» O que fazer
Responda com base no trecho abaixo.
(a) Qual é o valor p das células CD34+ no SP na análise multivariada?
(b) Qual valor de p foi considerado estatisticamente significante?
(c) Por quais meios as CTH podem ser mobilizadas para a circulação?

» Trecho
──────
OR: Odds ratio; SP: sangue periférico.
Tabela 4 Fatores associados a baixo rendimento de células CD34+ na análise multivariada
Variável | OR | Intervalo de confiança de 95% | Valor p | |
---|---|---|---|---|
Diagnóstico | ||||
Leucemia mieloide aguda | 0,688 | (0,053; 9,020) | 0,776 | |
Tumor sólido | 0,543 | (0,037; 8,058) | 0,657 | |
Outras doenças hematológicas | 0,396 | (0,026; 6,100) | 0,506 | |
Dados pré-aferese | ||||
Células imaturas no SP | 0,998 | (0,872; 1,142) | 0,981 | |
Granulócitos no SP | 1,038 | (0,984; 1,096) | 0,172 | |
Nível de hemoglobina no SP | 1,240 | (1,946; 1,626) | 0,119 | |
Células CD34+ no SP | 0,831 | (0,769; 0,897) | <0,001* |
*O valor de p < 0,05 foi considerado estatisticamente significante.
OR: Odds ratio; IC95%: intervalo de confiança de 95%; SP: sangue periférico.
As CTH podem ser mobilizadas para a circulação pela ação de fatores de crescimento hematopoético (G-CSF), quimioterapia ou ambos. Os fatores que afetam o rendimento da coleta de CTH tem sido amplamente estudados e ainda não são plenamente conhecidos. Variáveis associadas a um baixo rendimento já descritas incluem idade avançada, determinadas doenças, número e duração de tratamentos quimioterápicos prévios, infiltração da medula óssea, radioterapia prévia, baixa contagem de plaquetas pré-mobilização, intervalo curto entre o último ciclo de quimioterapia e a mobilização, baixa contagem de CFU-GM na medula óssea prémobilização, esquemas inadequados de mobilização e/ ou baixa dose de G-CSF(7). Entretanto, uma conclusão definitiva a partir desses estudos não é possível devido à heterogeneidade da população de pacientes e as diferentes características de suas doenças(22).
──────
» Registros exibidos
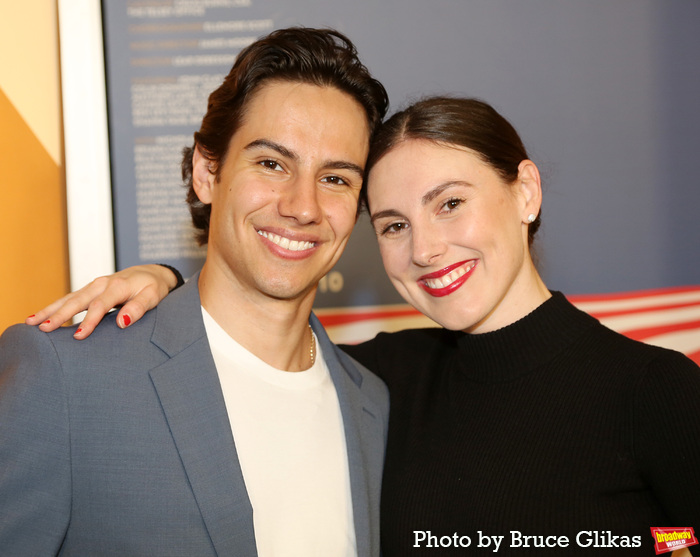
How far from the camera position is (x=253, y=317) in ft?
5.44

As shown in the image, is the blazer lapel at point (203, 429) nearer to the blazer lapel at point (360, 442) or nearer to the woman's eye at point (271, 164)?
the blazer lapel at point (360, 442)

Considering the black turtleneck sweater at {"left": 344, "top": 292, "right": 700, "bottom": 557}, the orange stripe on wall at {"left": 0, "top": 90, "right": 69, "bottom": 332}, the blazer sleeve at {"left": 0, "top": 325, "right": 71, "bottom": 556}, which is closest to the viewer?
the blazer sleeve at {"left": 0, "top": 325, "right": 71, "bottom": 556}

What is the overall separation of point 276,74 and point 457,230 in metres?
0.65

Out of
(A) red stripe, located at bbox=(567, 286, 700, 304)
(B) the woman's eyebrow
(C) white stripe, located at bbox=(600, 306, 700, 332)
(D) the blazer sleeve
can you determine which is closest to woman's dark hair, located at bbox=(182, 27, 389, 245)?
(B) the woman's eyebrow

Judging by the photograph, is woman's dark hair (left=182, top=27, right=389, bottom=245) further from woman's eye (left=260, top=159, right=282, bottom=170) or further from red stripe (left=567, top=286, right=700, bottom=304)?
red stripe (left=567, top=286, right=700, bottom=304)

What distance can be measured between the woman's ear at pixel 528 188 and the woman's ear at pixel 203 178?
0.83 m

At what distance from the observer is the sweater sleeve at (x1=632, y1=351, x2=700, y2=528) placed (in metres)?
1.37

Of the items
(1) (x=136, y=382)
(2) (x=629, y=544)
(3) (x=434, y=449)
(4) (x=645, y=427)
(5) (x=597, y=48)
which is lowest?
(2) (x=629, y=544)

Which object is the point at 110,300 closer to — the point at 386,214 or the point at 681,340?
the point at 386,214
──────
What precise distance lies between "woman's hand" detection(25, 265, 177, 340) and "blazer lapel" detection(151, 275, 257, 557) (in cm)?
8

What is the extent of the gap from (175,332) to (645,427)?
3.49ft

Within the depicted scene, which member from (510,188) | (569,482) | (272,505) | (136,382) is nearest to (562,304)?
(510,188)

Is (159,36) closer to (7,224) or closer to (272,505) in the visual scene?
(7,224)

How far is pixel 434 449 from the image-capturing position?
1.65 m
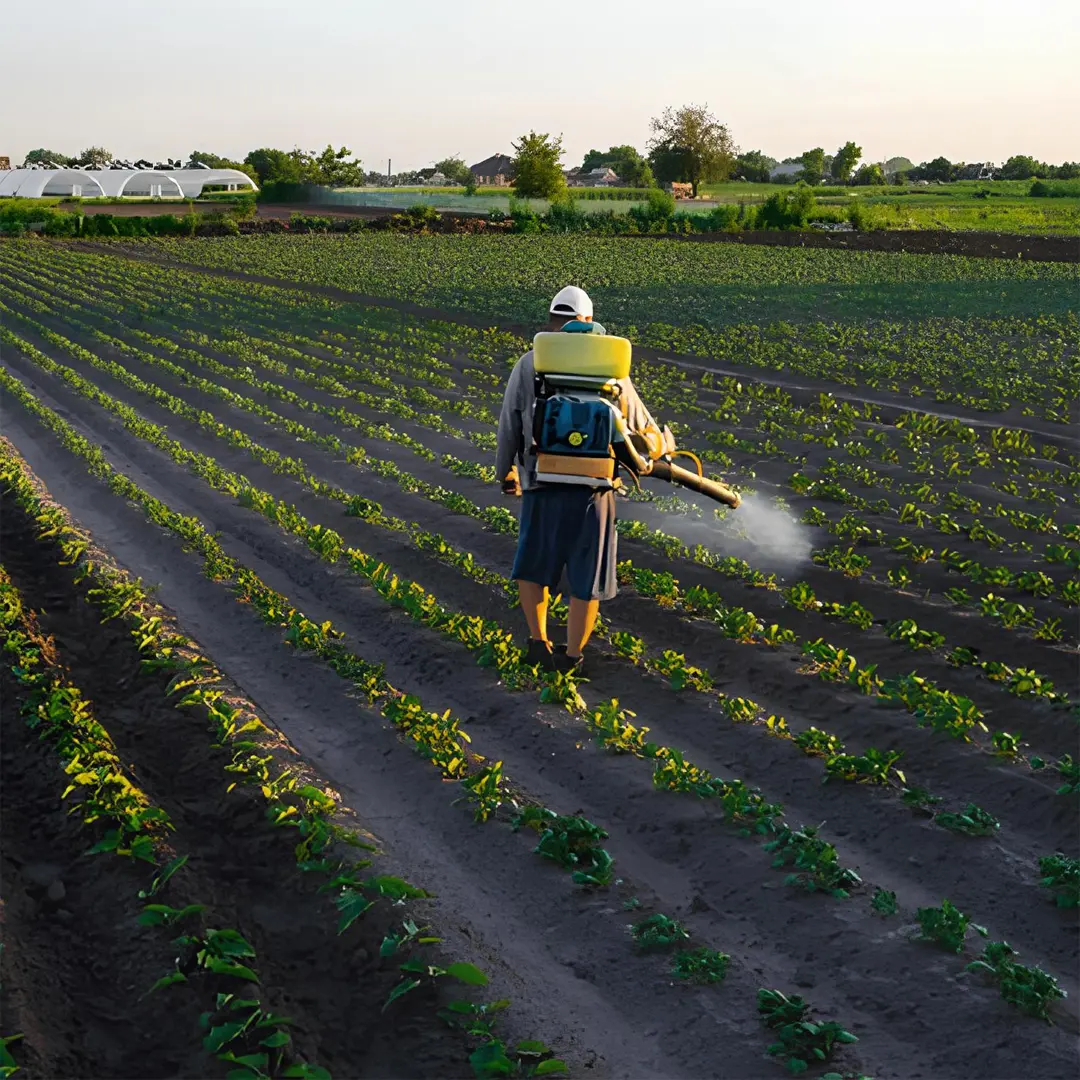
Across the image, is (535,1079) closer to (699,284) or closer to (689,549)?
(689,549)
──────
» Resposta escrita
(a) <0,001.
(b) p < 0,05.
(c) Pela ação de fatores de crescimento hematopoético (G-CSF), por quimioterapia ou por ambos.